Note that we use :func:`python:json.dumps` and can therefore emit non-standard JSON
which includes infinities and NaN. This is valid in `JSON5 <https://json5.org/>`__,
and supported by `some JSON parsers <https://evanhahn.com/pythons-nonstandard-json-encoding/>`__
including Gson in Java, ``JSON.parse()`` in Ruby, and of course in Python.
Information message
^^^^^^^^^^^^^^^^^^^
.. jsonschema:: ./schema_observations.json#/oneOf/1
:hide_key: /additionalProperties, /type
Test case
^^^^^^^^^
.. jsonschema:: ./schema_observations.json#/oneOf/0
:hide_key: /additionalProperties, /type
.. _observability-hypothesis-metadata:
Hypothesis metadata
+++++++++++++++++++
While the observability format is agnostic to the property-based testing library which generated it, Hypothesis includes specific values in the ``metadata`` key for test cases. You may rely on these being present if and only if the observation was generated by Hypothesis.
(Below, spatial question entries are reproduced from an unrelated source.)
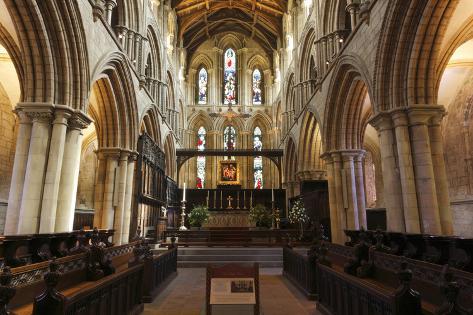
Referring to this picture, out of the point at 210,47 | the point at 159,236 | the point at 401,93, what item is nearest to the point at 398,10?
the point at 401,93

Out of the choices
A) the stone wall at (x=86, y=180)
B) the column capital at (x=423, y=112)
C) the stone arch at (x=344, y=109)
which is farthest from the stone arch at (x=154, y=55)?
the column capital at (x=423, y=112)

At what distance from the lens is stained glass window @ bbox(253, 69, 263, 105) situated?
2891 centimetres

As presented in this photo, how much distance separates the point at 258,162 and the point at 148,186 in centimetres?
1430

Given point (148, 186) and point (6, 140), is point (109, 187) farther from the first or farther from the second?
point (6, 140)

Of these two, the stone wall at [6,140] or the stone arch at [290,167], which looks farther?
the stone arch at [290,167]

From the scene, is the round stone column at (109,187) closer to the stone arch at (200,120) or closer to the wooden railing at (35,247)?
the wooden railing at (35,247)

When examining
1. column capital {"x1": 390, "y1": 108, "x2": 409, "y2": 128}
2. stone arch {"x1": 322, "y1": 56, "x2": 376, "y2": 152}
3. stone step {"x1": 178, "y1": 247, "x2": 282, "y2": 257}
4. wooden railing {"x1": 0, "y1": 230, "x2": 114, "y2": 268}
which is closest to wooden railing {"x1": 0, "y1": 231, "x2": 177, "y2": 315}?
wooden railing {"x1": 0, "y1": 230, "x2": 114, "y2": 268}

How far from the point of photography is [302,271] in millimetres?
6461

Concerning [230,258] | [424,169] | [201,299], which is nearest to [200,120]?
[230,258]

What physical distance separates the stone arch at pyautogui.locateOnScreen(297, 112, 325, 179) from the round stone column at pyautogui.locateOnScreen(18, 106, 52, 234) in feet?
38.8

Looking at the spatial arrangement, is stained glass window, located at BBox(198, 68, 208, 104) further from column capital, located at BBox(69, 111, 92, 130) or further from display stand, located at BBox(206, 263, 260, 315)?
display stand, located at BBox(206, 263, 260, 315)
.. jsonschema:: ./schema_metadata.json
:hide_key: /additionalProperties, /type
Choices metadata
++++++++++++++++
These additional metadata elements are included in ``metadata`` (as e.g. ``metadata["choice_nodes"]`` or ``metadata["choice_spans"]``), if and only if |OBSERVABILITY_CHOICES| is set.
.. jsonschema:: ./schema_metadata_choices.json
:hide_key: /additionalProperties, /type
.. _pytest-plugin:
The Hypothesis pytest plugin
----------------------------
Hypothesis includes a tiny plugin to improve integration with :pypi:`pytest`, which is activated by default (but does not affect other test runners). It aims to improve the integration between Hypothesis and Pytest by providing extra information and convenient access to config options.
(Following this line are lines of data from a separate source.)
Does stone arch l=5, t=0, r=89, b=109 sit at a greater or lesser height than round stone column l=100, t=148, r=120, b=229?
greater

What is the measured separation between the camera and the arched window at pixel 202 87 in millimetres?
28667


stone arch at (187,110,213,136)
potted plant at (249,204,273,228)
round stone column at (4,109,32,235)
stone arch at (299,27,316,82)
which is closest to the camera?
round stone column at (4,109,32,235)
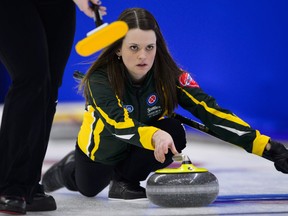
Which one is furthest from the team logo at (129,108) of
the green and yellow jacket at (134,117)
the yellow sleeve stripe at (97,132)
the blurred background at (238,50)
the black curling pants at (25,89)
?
the blurred background at (238,50)

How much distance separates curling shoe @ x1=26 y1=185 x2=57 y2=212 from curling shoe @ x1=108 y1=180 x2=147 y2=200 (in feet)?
1.21

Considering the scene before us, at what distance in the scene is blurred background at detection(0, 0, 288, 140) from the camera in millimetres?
4371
- ``pytest --hypothesis-show-statistics`` can be used to :ref:`display test and data generation statistics <statistics>`.
- ``pytest --hypothesis-profile=<profile name>`` can be used to load a settings profile (as in |settings.load_profile|).
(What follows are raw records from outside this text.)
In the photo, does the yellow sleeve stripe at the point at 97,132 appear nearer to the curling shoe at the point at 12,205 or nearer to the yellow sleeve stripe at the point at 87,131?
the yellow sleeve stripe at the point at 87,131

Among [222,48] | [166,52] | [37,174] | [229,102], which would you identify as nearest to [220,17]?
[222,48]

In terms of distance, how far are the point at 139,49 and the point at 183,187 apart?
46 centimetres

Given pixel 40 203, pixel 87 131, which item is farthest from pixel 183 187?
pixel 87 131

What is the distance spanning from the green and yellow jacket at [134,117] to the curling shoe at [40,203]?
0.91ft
- ``pytest --hypothesis-verbosity=<level name>`` can be used to override the current |Verbosity| setting.
- ``pytest --hypothesis-seed=<an int>`` can be used to reproduce a failure with a particular seed (as in |@seed|).
- ``pytest --hypothesis-explain`` can be used to temporarily enable |Phase.explain|.
Finally, all tests that are defined with Hypothesis automatically have ``@pytest.mark.hypothesis`` applied to them. See :ref:`here for information on working with markers <pytest:mark examples>`.
.. note::
Pytest will load the plugin automatically if Hypothesis is installed. You don't need to do anything at all to use it.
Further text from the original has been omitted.